> EXERCISES TO COMPLETE
[a] Reproduce the stretch from "When I was eight" through "in the distance." in the passage about Christina's World.
[b] Carry on the passage about Christina's World from the point where it stops.
#### DOCUMENT TEXT
A Piece of the World will be available February 21st in bookstores everywhere.
"The world of New England is in that house – spidery, like crackling skeletons rotting in the attic – dry bones. It’s like a tombstone to sailors lost at sea, the Olson ancestor who fell from the yardarm of a square-rigger and was never found. It’s the doorway of the sea to me, of mussels and clams and sea monsters and whales. There’s a haunting feeling there of people coming back to a place …
“My memory can be more of a reality than the thing itself. I kept thinking about the day I would paint Christina in her pink dress, like a faded lobster shell I might find on a beach, crumpled. I kept building her in my mind – a living being there on a hill whose grass was really growing. Someday she was going to be buried under it. Soon her figure was actually going to crawl across the hill in my picture toward that dry tinderbox of a house on top. I felt the loneliness of that figure – perhaps the same that I felt myself as a kid. It was as much my experience as hers …
“In Christina’s World I worked on that hill for a couple of months, that grass, building up the ground to make it come toward you, a surge of earth, like the whole planet … When it came time to lay Christina’s figure against the planet I’d created for her all those weeks, I put this pink tone on her shoulder – and it almost blew me across the room."
When I was eight years old, growing up in Bangor, Maine, my father gave me a framed poster of the painting Christina’s World. It reminded him of me, he said, and I understood why: our shared name, the familiar Maine setting, the wispy flyaway hair. Throughout my childhood, staring at the poster on the wall above my bed, I made up stories about this slight girl in a pale pink dress with her back to the viewer, reaching toward a weathered gray house on a bluff in the distance.
Over the years I came to believe that the painting is a Rorschach test, a magic trick, a slight of hand. As David Michaelis writes in Wondrous Strange: The Wyeth Tradition, “The down-to-earth naturalism of Wyeth’s paintings is deceptive. In his work, all is not as it seems.” Andrew Wyeth’s paintings always have an undercurrent of wonder and mystery; he was fascinated with the darker aspects of human experience.
You get glimpses of this in the arid, dry-as-bones grasses rendered in startlingly precise detail, the wreck of a house on a hill with a mysterious ladder leading to a second-story window, a lone piece of laundry floating like an apparition in the breeze. At first glance the slim woman in the grass appears to be languidly relaxed, but a closer look reveals odd dissonances. Her arms are strangely thin and twisted, like misshapen sticks. And perhaps she is older than she appears. She seems poised, alert, yearning toward the house, and yet hesitant. Is she afraid? Her face is turned from the viewer, but she appears to be gazing at a darkened window on the second floor. What does she see in its shadows?
After finishing my novel Orphan Train, I began to look for another story that would engage my mind and heart as completely. Having learned a great deal about early-to-mid 20th-century America as part of my research, I thought it would be fruitful to linger in that time period. As with Orphan Train, I liked the idea of taking a real historical moment of some significance and, blending fiction and nonfiction, filling in the details, illuminating stories that have been hidden or obscured.
########
#### RECORDED INFORMATION
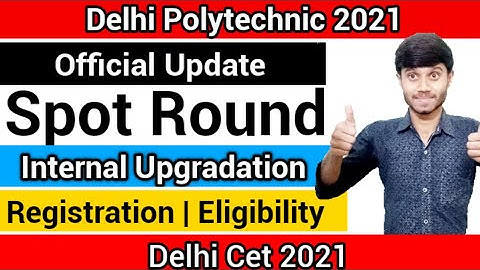 Delhi Polytechnic 2021 : Spot Round & Internal Upgradation | Registration Process & Eligibility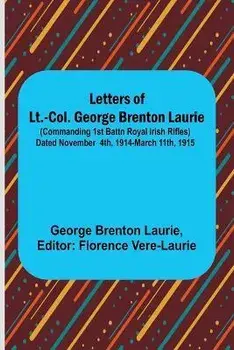Letters of Lt.-Col. George Brenton Laurie;(commanding 1st Battn Royal Irish Rifles) Dated November 4th, 1914-March 11th, 1915, Paperback/George Brenton Laurie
########
> WRITTEN RESPONSES
[a]
When I was eight years old, growing up in Bangor, Maine, my father gave me a framed poster of the painting Christina’s World. It reminded him of me, he said, and I understood why: our shared name, the familiar Maine setting, the wispy flyaway hair. Throughout my childhood, staring at the poster on the wall above my bed, I made up stories about this slight girl in a pale pink dress with her back to the viewer, reaching toward a weathered gray house on a bluff in the distance.

[b]
Over the next six months I immersed myself in Christina’s world. I sat in front of the actual painting for hours at the Museum of Modern Art in New York, listening to the confused, perturbed, intrigued, dismissive, passionate comments of passersby from all over the globe. (My favorite, from a Danish woman: “It’s just so … creepy.”) I studied the works of all three Wyeths – N.C., his son Andrew, and Andrew’s son Jamie – to get a sense of the rich and complex family legacy. In Maine I became intimately familiar with the Farnsworth Museum in Rockland, which has an entire building devoted to Wyeth art, and the Christina’s World homestead in Cushing, an old saltwater farm that is now a museum. I interviewed art historians and American historians and became friends with a tour guide from the Olson house who sent me articles and letters I never would’ve discovered on my own. I bought and read dozens of biographies, autobiographies, obituaries, magazine and newspaper articles, art histories, art books, and criticisms. I read an entire library’s collection of books on the Salem Witch Trials, which play a role in the family’s history. I collected postcards and, yes, I even bought another poster of Christina’s World to hang on my wall.
Here’s what I discovered. Christina Olson, descended on one side from the notorious chief magistrate in the Salem Witch Trials and on the other from a poor Swedish peat-farming clan, was uniquely poised to become an iconic American symbol. In Wyeth’s painting she is both resolute and yearning, hardy and vulnerable, exposed and enigmatic. Alone in a sea of dry grass, she is the archetypal individual against a backdrop of nature, fully present in the moment and yet a haunting reminder of the immensity of time. As MOMA curator Laura Hoptman writes in Wyeth: Christina’s World, “The painting is more a psychological landscape than a portrait, a portrayal of a state of mind rather than a place.”
Like the silhouetted figure in James Whistler’s Whistler’s Mother (1871) and the plain-featured couple in Grant Wood’s 1909 painting American Gothic, Christina embodies many of the traits we have come to think of as distinctively American: rugged individualism and quiet strength, defiance in the face of obstacles, unremitting perseverance.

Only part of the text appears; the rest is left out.